What to do>
Reproduce the material verbatim, starting at the line containing "From these options" and continuing through its last line, and leave the pictures out.

Material to process>

● ● ● ●

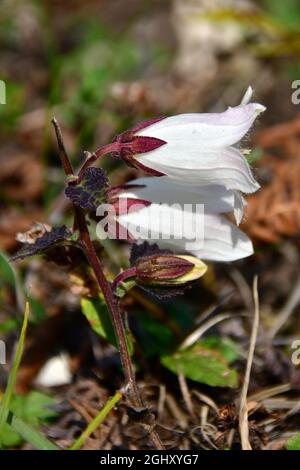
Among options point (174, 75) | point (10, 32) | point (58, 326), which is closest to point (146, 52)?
point (174, 75)

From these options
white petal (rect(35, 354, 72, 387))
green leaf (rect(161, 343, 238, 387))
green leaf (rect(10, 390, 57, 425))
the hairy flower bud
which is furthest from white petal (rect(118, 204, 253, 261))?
white petal (rect(35, 354, 72, 387))

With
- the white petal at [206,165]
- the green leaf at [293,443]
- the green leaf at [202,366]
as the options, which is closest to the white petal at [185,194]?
the white petal at [206,165]

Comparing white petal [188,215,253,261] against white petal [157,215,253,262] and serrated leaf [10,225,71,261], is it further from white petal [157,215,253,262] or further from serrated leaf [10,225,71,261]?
serrated leaf [10,225,71,261]

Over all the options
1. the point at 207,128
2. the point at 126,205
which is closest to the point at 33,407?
the point at 126,205

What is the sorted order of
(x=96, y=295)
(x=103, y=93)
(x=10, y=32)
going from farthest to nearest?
(x=10, y=32)
(x=103, y=93)
(x=96, y=295)

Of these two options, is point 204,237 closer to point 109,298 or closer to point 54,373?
point 109,298
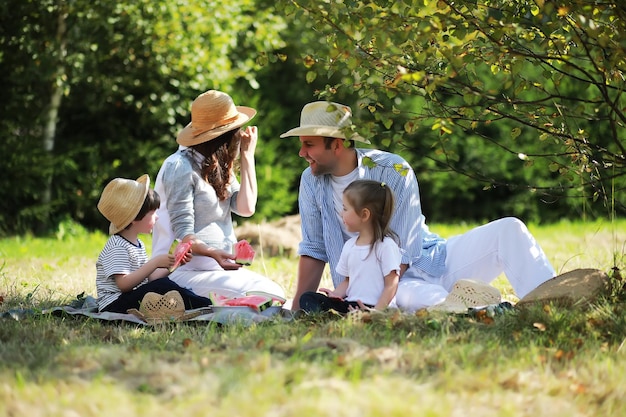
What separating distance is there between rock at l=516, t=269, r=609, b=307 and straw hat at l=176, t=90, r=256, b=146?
2095mm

● ● ● ●

Task solution>
From these options
white petal (rect(35, 354, 72, 387))
green leaf (rect(161, 343, 238, 387))
green leaf (rect(10, 390, 57, 425))
the hairy flower bud
which is furthest from white petal (rect(118, 204, 253, 261))?
white petal (rect(35, 354, 72, 387))

With
- the white petal at [206,165]
- the green leaf at [293,443]
- the green leaf at [202,366]
as the options, which is closest to the white petal at [185,194]?
the white petal at [206,165]

Comparing white petal [188,215,253,261] against white petal [157,215,253,262] and serrated leaf [10,225,71,261], is it further from white petal [157,215,253,262] or further from serrated leaf [10,225,71,261]?
serrated leaf [10,225,71,261]

Over all the options
1. the point at 207,128
2. the point at 126,205
which is closest to the point at 33,407?
the point at 126,205

What is the sorted order of
(x=96, y=295)
(x=103, y=93)
(x=10, y=32)
going from farthest to nearest?
(x=10, y=32)
(x=103, y=93)
(x=96, y=295)

Of these two options, is point 204,237 closer to point 109,298 or closer to point 54,373?
point 109,298
What separating distance is there between rock at l=516, t=269, r=609, b=307 and straw hat at l=176, t=90, r=256, b=146?
2095mm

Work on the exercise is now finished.